Erin Crawford
Des Moines Register
Bill and Barbara Unger decided to add a sunroom shortly after moving into their Johnston, Iowa, home.
They paged through a few books and found the sort of room they wanted: lots of windows and a vaulted ceiling.
The finished sunroom is all windows on three sides, with a decorative Palladian window at the back. The room is attached to the house, connecting at the dining room. From the exterior, the siding and windows are the same. The airy feel gets extra lift from the high-rise ceiling, which is covered in pine planks. Extra light streams in from skylights.
“We use it as a sitting room,” Unger says of the new space, noting that it is their cat’s new favorite room, too.
Chris Brown, a salesman with Kinter Construction in Des Moines, Iowa, which designed and built the Ungers’ sunroom, says more homeowners are opting for sunny spaces that are usable year-round.
“You see sunrooms without foundations, but it’s easier to maintain with a foundation,” Brown says. “No movement, weeds or critters. You have heating and cooling and it looks more like the house.”
Other companies have noticed the same pattern.
“The trend has changed,” says Chris Perrin, branch manager at Screenbuilders in Iowa. “It used to be three-season rooms, but since the housing market went south, people want a four-season room.
“Instead of building their next big house, they’re adding on to their house and not making the next purchase on a new home.”
National retailer Home Depot also has seen the move toward sunrooms increase, says Richard Clarke, the general manager of Home Depot’s outdoor living and exterior programs.
Sunrooms are “a comforting, warm space” where residents can enjoy an outdoor feel, he says.
Clarke sees the trend as a “very affordable way of increasing value” in a house, as well as fitting the “overall general trend of moving living outdoors.”
And at Home Depot, the cost can range from $7,000 on the low end to quite high prices, depending on the complexity of the project and the market, taking labor costs and building codes into consideration, he says.

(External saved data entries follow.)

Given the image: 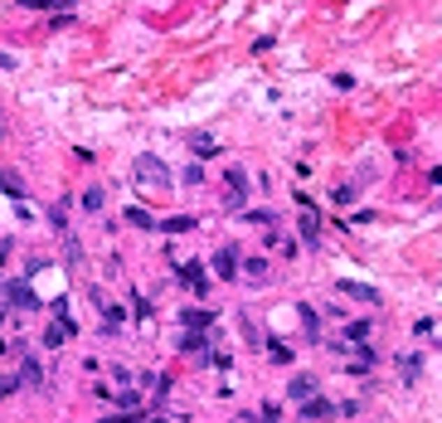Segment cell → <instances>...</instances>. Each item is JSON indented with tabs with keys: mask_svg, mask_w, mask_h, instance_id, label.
Segmentation results:
<instances>
[{
	"mask_svg": "<svg viewBox=\"0 0 442 423\" xmlns=\"http://www.w3.org/2000/svg\"><path fill=\"white\" fill-rule=\"evenodd\" d=\"M136 180L151 190H170V166L161 156H136Z\"/></svg>",
	"mask_w": 442,
	"mask_h": 423,
	"instance_id": "1",
	"label": "cell"
},
{
	"mask_svg": "<svg viewBox=\"0 0 442 423\" xmlns=\"http://www.w3.org/2000/svg\"><path fill=\"white\" fill-rule=\"evenodd\" d=\"M243 200H248V175H243V171L233 166V171L223 175V205H228V210H238Z\"/></svg>",
	"mask_w": 442,
	"mask_h": 423,
	"instance_id": "2",
	"label": "cell"
},
{
	"mask_svg": "<svg viewBox=\"0 0 442 423\" xmlns=\"http://www.w3.org/2000/svg\"><path fill=\"white\" fill-rule=\"evenodd\" d=\"M335 292H345V297H355V302H379V292H374L369 282H350V278H340Z\"/></svg>",
	"mask_w": 442,
	"mask_h": 423,
	"instance_id": "3",
	"label": "cell"
},
{
	"mask_svg": "<svg viewBox=\"0 0 442 423\" xmlns=\"http://www.w3.org/2000/svg\"><path fill=\"white\" fill-rule=\"evenodd\" d=\"M5 297H10V307H24V312H34V307H39V297H34L24 282H10V287H5Z\"/></svg>",
	"mask_w": 442,
	"mask_h": 423,
	"instance_id": "4",
	"label": "cell"
},
{
	"mask_svg": "<svg viewBox=\"0 0 442 423\" xmlns=\"http://www.w3.org/2000/svg\"><path fill=\"white\" fill-rule=\"evenodd\" d=\"M214 268H219V278H238V248H219Z\"/></svg>",
	"mask_w": 442,
	"mask_h": 423,
	"instance_id": "5",
	"label": "cell"
},
{
	"mask_svg": "<svg viewBox=\"0 0 442 423\" xmlns=\"http://www.w3.org/2000/svg\"><path fill=\"white\" fill-rule=\"evenodd\" d=\"M287 394H292V399H302V404H307V399H316V380H311V375H297V380H292V385H287Z\"/></svg>",
	"mask_w": 442,
	"mask_h": 423,
	"instance_id": "6",
	"label": "cell"
},
{
	"mask_svg": "<svg viewBox=\"0 0 442 423\" xmlns=\"http://www.w3.org/2000/svg\"><path fill=\"white\" fill-rule=\"evenodd\" d=\"M73 331H78L73 321H68V317H59V321H54V326H49V336H44V345H64V340H68Z\"/></svg>",
	"mask_w": 442,
	"mask_h": 423,
	"instance_id": "7",
	"label": "cell"
},
{
	"mask_svg": "<svg viewBox=\"0 0 442 423\" xmlns=\"http://www.w3.org/2000/svg\"><path fill=\"white\" fill-rule=\"evenodd\" d=\"M175 273H180V282H190V287H195V292H200V297H205V287H209V282H205V273H200V268H195V263H180V268H175Z\"/></svg>",
	"mask_w": 442,
	"mask_h": 423,
	"instance_id": "8",
	"label": "cell"
},
{
	"mask_svg": "<svg viewBox=\"0 0 442 423\" xmlns=\"http://www.w3.org/2000/svg\"><path fill=\"white\" fill-rule=\"evenodd\" d=\"M331 414H335L331 399H307V404H302V419H331Z\"/></svg>",
	"mask_w": 442,
	"mask_h": 423,
	"instance_id": "9",
	"label": "cell"
},
{
	"mask_svg": "<svg viewBox=\"0 0 442 423\" xmlns=\"http://www.w3.org/2000/svg\"><path fill=\"white\" fill-rule=\"evenodd\" d=\"M399 375H404V380L413 385V380L423 375V360H418V355H399Z\"/></svg>",
	"mask_w": 442,
	"mask_h": 423,
	"instance_id": "10",
	"label": "cell"
},
{
	"mask_svg": "<svg viewBox=\"0 0 442 423\" xmlns=\"http://www.w3.org/2000/svg\"><path fill=\"white\" fill-rule=\"evenodd\" d=\"M161 229H165V234H190V229H195V219H190V214H170Z\"/></svg>",
	"mask_w": 442,
	"mask_h": 423,
	"instance_id": "11",
	"label": "cell"
},
{
	"mask_svg": "<svg viewBox=\"0 0 442 423\" xmlns=\"http://www.w3.org/2000/svg\"><path fill=\"white\" fill-rule=\"evenodd\" d=\"M302 238H307V248H316V243H321V229H316V214H302Z\"/></svg>",
	"mask_w": 442,
	"mask_h": 423,
	"instance_id": "12",
	"label": "cell"
},
{
	"mask_svg": "<svg viewBox=\"0 0 442 423\" xmlns=\"http://www.w3.org/2000/svg\"><path fill=\"white\" fill-rule=\"evenodd\" d=\"M180 321H185V326H190V331H200V326H209V312H205V307H190V312H180Z\"/></svg>",
	"mask_w": 442,
	"mask_h": 423,
	"instance_id": "13",
	"label": "cell"
},
{
	"mask_svg": "<svg viewBox=\"0 0 442 423\" xmlns=\"http://www.w3.org/2000/svg\"><path fill=\"white\" fill-rule=\"evenodd\" d=\"M190 146H195V156H214L219 146H214V136H205V131H195L190 136Z\"/></svg>",
	"mask_w": 442,
	"mask_h": 423,
	"instance_id": "14",
	"label": "cell"
},
{
	"mask_svg": "<svg viewBox=\"0 0 442 423\" xmlns=\"http://www.w3.org/2000/svg\"><path fill=\"white\" fill-rule=\"evenodd\" d=\"M126 224H136V229H156V219H151L146 210H136V205L126 210Z\"/></svg>",
	"mask_w": 442,
	"mask_h": 423,
	"instance_id": "15",
	"label": "cell"
},
{
	"mask_svg": "<svg viewBox=\"0 0 442 423\" xmlns=\"http://www.w3.org/2000/svg\"><path fill=\"white\" fill-rule=\"evenodd\" d=\"M243 273H248L253 282H267V263H263V258H248V268H243Z\"/></svg>",
	"mask_w": 442,
	"mask_h": 423,
	"instance_id": "16",
	"label": "cell"
},
{
	"mask_svg": "<svg viewBox=\"0 0 442 423\" xmlns=\"http://www.w3.org/2000/svg\"><path fill=\"white\" fill-rule=\"evenodd\" d=\"M20 380H24V385H44V375H39V365H34V360H24V365H20Z\"/></svg>",
	"mask_w": 442,
	"mask_h": 423,
	"instance_id": "17",
	"label": "cell"
},
{
	"mask_svg": "<svg viewBox=\"0 0 442 423\" xmlns=\"http://www.w3.org/2000/svg\"><path fill=\"white\" fill-rule=\"evenodd\" d=\"M297 312H302V326H307V336L316 340V336H321V326H316V312H311V307H297Z\"/></svg>",
	"mask_w": 442,
	"mask_h": 423,
	"instance_id": "18",
	"label": "cell"
},
{
	"mask_svg": "<svg viewBox=\"0 0 442 423\" xmlns=\"http://www.w3.org/2000/svg\"><path fill=\"white\" fill-rule=\"evenodd\" d=\"M345 336H350V340H355V345H364V336H369V321H355V326H350V331H345Z\"/></svg>",
	"mask_w": 442,
	"mask_h": 423,
	"instance_id": "19",
	"label": "cell"
},
{
	"mask_svg": "<svg viewBox=\"0 0 442 423\" xmlns=\"http://www.w3.org/2000/svg\"><path fill=\"white\" fill-rule=\"evenodd\" d=\"M180 345H185V350H190V355H200V350H205V336H200V331H190V336H185V340H180Z\"/></svg>",
	"mask_w": 442,
	"mask_h": 423,
	"instance_id": "20",
	"label": "cell"
},
{
	"mask_svg": "<svg viewBox=\"0 0 442 423\" xmlns=\"http://www.w3.org/2000/svg\"><path fill=\"white\" fill-rule=\"evenodd\" d=\"M83 205L98 214V210H103V190H88V195H83Z\"/></svg>",
	"mask_w": 442,
	"mask_h": 423,
	"instance_id": "21",
	"label": "cell"
},
{
	"mask_svg": "<svg viewBox=\"0 0 442 423\" xmlns=\"http://www.w3.org/2000/svg\"><path fill=\"white\" fill-rule=\"evenodd\" d=\"M15 385H20V380H0V399H5V394H15Z\"/></svg>",
	"mask_w": 442,
	"mask_h": 423,
	"instance_id": "22",
	"label": "cell"
}]
</instances>
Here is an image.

Even if homeowners aren’t adding a whole room to their home, they’re adding features that make their decks more multi-use.
Basics of Sunrooms
Decorating
For homeowners considering a sunroom or three-season room, here are features to consider:
Entertainment system-friendly design: Many homeowners who are adding a four-season room, and plan to use the space year-round, are considering how their favorite form of entertainment will fit with the new room.
Radiant-heat floor: The tile floor in the Unger family’s sunroom is comfortable to walk on, even on the coldest winter days, thanks to a heated floor controlled by a thermostat. The room’s many windows can make it the toastiest room in the house, even in winter.
The heating system also makes tile an acceptable flooring option in winter.
Composite decking: More expensive than building a deck out of wood, composite decking is low maintenance, never needing to be re-stained.
Specialty windows: Three-season windows open fully to give the room a screened-porch feel in pleasant weather. However, homeowners who opt for a four-season room typically choose windows that match their existing home.
What it costs
Screened porch: Expect to pay $60 to $80 a square foot for a basic screened porch.
Three-season room: Budget $80 to $100 a square foot for a fully enclosed deck space with windows.
Sunroom: This room is the equivalent of an addition to the home. More efficient than three-season rooms to heat and cool, they can cost $120 to $150 per square foot.